Poczuję taki wiatr w skrzydłach i zaraz w pizdu odleci
Stoi na światłach, głupi szczerzy
Do pierwszej lepszej co mierzy
Do tych co nieważne czy byli tylko ważnych czy mieli
Jestem solą tej gleby, pozdro zawistnym chujom
Jak umrę ławkę z pomnikiem w parku mi wybudują
Jak palę sę jointa, usmiecham się do przechodni
I krzyczę nienawistnikom, że chuj im wielki do mordy
Jestem jebanym poetą co pisze wiersze jak ulał
Które pasują do miejsca jak kawał serca do chuja
Co reprezentował, czy ci się podoba czy nie
Jak mógłbyś w ogóle mnie skrzywdzić, pogryź jak Pana pies
[Refren: Wini]
Jestem poetą tego miasta, jak mógłbyś skrzywdzić mnie?

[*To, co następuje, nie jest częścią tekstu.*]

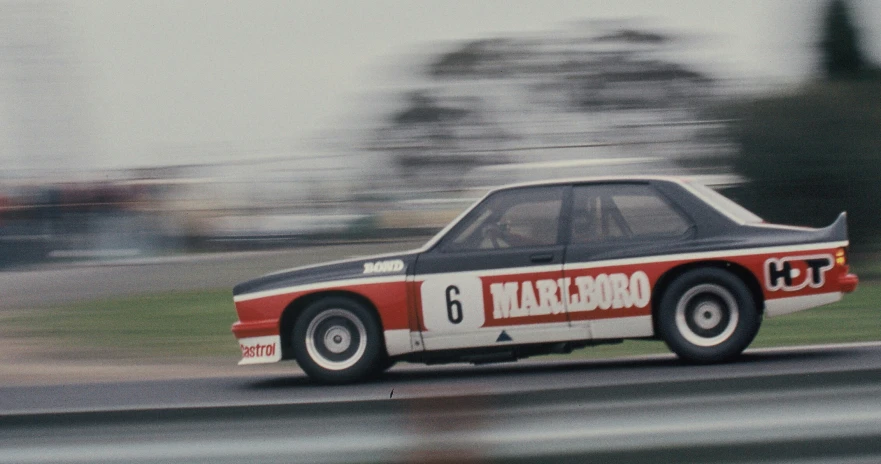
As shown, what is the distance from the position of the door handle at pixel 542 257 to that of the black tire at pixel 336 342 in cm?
112

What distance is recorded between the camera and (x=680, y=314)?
7641 millimetres

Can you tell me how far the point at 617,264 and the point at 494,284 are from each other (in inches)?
31.5

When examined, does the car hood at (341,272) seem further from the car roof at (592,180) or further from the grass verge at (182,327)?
the grass verge at (182,327)

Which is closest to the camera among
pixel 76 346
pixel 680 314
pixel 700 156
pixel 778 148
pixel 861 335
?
pixel 680 314

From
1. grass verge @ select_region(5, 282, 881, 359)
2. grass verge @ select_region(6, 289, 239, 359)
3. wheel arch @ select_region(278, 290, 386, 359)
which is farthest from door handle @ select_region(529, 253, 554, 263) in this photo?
grass verge @ select_region(6, 289, 239, 359)

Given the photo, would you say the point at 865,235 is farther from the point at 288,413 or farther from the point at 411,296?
the point at 288,413

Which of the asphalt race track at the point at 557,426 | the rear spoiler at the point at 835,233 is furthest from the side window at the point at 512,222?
the asphalt race track at the point at 557,426

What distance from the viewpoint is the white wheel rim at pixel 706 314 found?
301 inches

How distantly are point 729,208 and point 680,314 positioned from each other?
865 mm

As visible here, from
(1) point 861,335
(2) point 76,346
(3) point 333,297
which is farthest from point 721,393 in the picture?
(2) point 76,346

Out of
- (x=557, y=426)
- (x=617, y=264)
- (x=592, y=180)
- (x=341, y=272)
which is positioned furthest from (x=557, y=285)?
(x=557, y=426)

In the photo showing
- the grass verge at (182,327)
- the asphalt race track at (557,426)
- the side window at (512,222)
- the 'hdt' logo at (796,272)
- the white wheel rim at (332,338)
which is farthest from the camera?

Nadaję jemu kształtów i kolorów, co ty ode mnie chcesz?
A jeśli robisz w mojej branży wiesz jak czarować i upiększać świat
To niech muzyka nas połączy, jak wóda, jazz czy josh

[Zwrotka: Adi Nowak]
Czemu w tym tramwaju nikt nie rozmawia
Chyba jeszcze im nie weszła kawa
Nie śpiącym wieczna sława
Bohaterowie nie mają peleryn
Mają charaktery i reagują gdy seba rozrabia (ha)

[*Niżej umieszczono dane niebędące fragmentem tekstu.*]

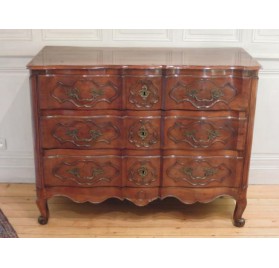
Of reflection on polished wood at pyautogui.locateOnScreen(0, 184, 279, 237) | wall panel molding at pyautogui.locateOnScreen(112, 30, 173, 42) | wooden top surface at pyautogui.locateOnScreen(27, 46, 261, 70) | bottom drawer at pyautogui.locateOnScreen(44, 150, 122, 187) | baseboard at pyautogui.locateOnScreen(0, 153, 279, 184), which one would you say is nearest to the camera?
wooden top surface at pyautogui.locateOnScreen(27, 46, 261, 70)

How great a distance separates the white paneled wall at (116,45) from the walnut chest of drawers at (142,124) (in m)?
A: 0.26

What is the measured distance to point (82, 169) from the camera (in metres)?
2.84

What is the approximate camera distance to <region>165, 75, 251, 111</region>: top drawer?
269cm

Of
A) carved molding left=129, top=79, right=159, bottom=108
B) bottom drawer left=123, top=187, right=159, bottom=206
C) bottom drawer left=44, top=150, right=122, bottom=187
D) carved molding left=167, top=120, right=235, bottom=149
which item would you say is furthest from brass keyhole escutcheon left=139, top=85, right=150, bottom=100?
bottom drawer left=123, top=187, right=159, bottom=206

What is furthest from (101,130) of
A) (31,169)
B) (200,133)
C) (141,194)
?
(31,169)

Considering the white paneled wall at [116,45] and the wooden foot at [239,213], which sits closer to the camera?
→ the wooden foot at [239,213]

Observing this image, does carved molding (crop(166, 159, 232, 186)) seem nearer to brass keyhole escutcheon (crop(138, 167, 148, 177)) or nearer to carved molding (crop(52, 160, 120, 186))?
brass keyhole escutcheon (crop(138, 167, 148, 177))

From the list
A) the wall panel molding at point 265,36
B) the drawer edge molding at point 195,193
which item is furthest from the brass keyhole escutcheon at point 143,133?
the wall panel molding at point 265,36

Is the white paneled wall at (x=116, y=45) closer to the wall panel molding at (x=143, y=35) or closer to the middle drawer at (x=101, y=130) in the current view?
the wall panel molding at (x=143, y=35)

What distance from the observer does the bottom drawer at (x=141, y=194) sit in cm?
289

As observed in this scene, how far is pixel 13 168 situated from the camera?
3.49 m

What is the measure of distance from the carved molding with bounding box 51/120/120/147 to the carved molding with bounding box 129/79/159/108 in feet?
0.64

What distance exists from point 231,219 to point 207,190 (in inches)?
12.8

A ja mimo perturbacji w livie
Bo kiedyś nie było fajnie
Dziś mam drzwi otwarte
Dla każdego kto otwiera serce
Ciesze się wczorajszą pizzą rankiem, pierdolę ristorante
Przytulam puszysta pandę, komu trzeba więcej?
Idę w swoją mańkę, jak to komuś ma przeszkadzać
Nieogarnę, moje życie wkłądam w garniak
Mówię na nie legendarne
Sprawa jest poważna, wykładam mądrości na Harvardzie
Czasem myślę, że to wiatrak i z nim walczę
Wtedy robię o dupach track bo to łatwe
W koło walczą opozycje, a ja bazgrze długopisem
Przez to propozycje od nich rzadko są moralne
[Refren: Wini]
Jestem poetą tego miasta, jak mógłbyś skrzywdzić mnie?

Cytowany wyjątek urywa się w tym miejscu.